O que fazer -
1/ No trecho sobre saneamento no Brasil, quantas pessoas no país ainda estão sem acesso à água tratada?
2/ Retome o texto sobre saneamento no Brasil logo depois da última frase mostrada.
---------- Trecho do texto
O investimento em saneamento no Brasil está aquém do necessário, e não haverá melhoria na oferta de serviços se não houver capacidade financeira dos operadores de saneamento

Por Luana Siewert Pretto

No horizonte de dez anos, o Brasil terá de prestar contas aos seus cidadãos. Em 2033, será possível observar se o projeto nacional de levar água tratada para 99% da população e de coletar e tratar 90% do esgoto gerado no País terá sido bem ou mal sucedido. A rigor, essas são as principais metas do Marco Legal do Saneamento (a Lei n.º 14.026), em vigor desde 2020.

Num país que ainda tem 35 milhões de pessoas sem acesso aos serviços de água tratada, onde cerca de 100 milhões ainda estão afastados dos serviços de coleta de esgoto, esta será a conversa mais importante que o Estado brasileiro terá de conduzir com as milhões de pessoas desassistidas de serviços tão básicos.

Embora dez anos sejam muito tempo para muitas atividades – no esporte, é o tempo de dois ciclos olímpicos e meio –, na infraestrutura, tempo e disponibilidade de recursos são variáveis fundamentais para o sucesso de qualquer empreitada e que, ao mesmo tempo, disputam atenção com demandas igualmente urgentes no País, como o combate à fome, por exemplo – 31 milhões de brasileiros enfrentam insegurança alimentar grave, segundo relatório da Rede Penssan, número similar ao de pessoas sem água potável no País.

Ainda que o desempenho passado não seja a melhor régua para medir o futuro, olhar para o que tem sido feito no País nos últimos anos pode ser interessante para projetar os caminhos que precisam ser traçados a fim de que o resultado em 2033 seja o melhor possível.
--------------------
---------- Material
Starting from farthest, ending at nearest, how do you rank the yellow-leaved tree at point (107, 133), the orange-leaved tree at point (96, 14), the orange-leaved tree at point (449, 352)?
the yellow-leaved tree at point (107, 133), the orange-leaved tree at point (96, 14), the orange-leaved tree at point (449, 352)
--------------------
Respostas em ordem -
1/ 35 milhões de pessoas.

2/
Olhando para trás, no período de 2017 a 2021 (ano-base da atualização mais recente nos dados do Sistema Nacional de Informações sobre Saneamento), é possível observar que em 2017 a oferta de água potável no País alcançava 83,4% da população. Passados cinco anos, o indicador aponta para uma cobertura de 84,2% dos brasileiros, aumento de 0,8 ponto porcentual.

Nos serviços de coleta de esgoto, por sua vez, em cinco anos a evolução da cobertura foi de 3,4%, passando do patamar de 52,4%, em 2017, para 55,8% em 2021. Sobre o tratamento deste esgoto gerado, observou-se uma evolução maior (um avanço de 6,1 pontos porcentuais), que partiu de 45,1% para alcançar os 51,2% nos patamares mais atuais.

Em resumo, o período 2017-2021 é de calmaria na corrida pela universalização do saneamento no Brasil. Se o tempo, por si só, não traz o ritmo necessário para a universalização, o cerne da questão passa pela capacidade de investimento dos operadores de saneamento responsáveis pelos serviços em cada um dos municípios do País.

Afinal, saneamento é serviço de infraestrutura que demanda acesso a recursos financeiros para que obras sejam feitas, a manutenção das redes seja contemplada e se possa investir em inovação para a oferta de melhores serviços.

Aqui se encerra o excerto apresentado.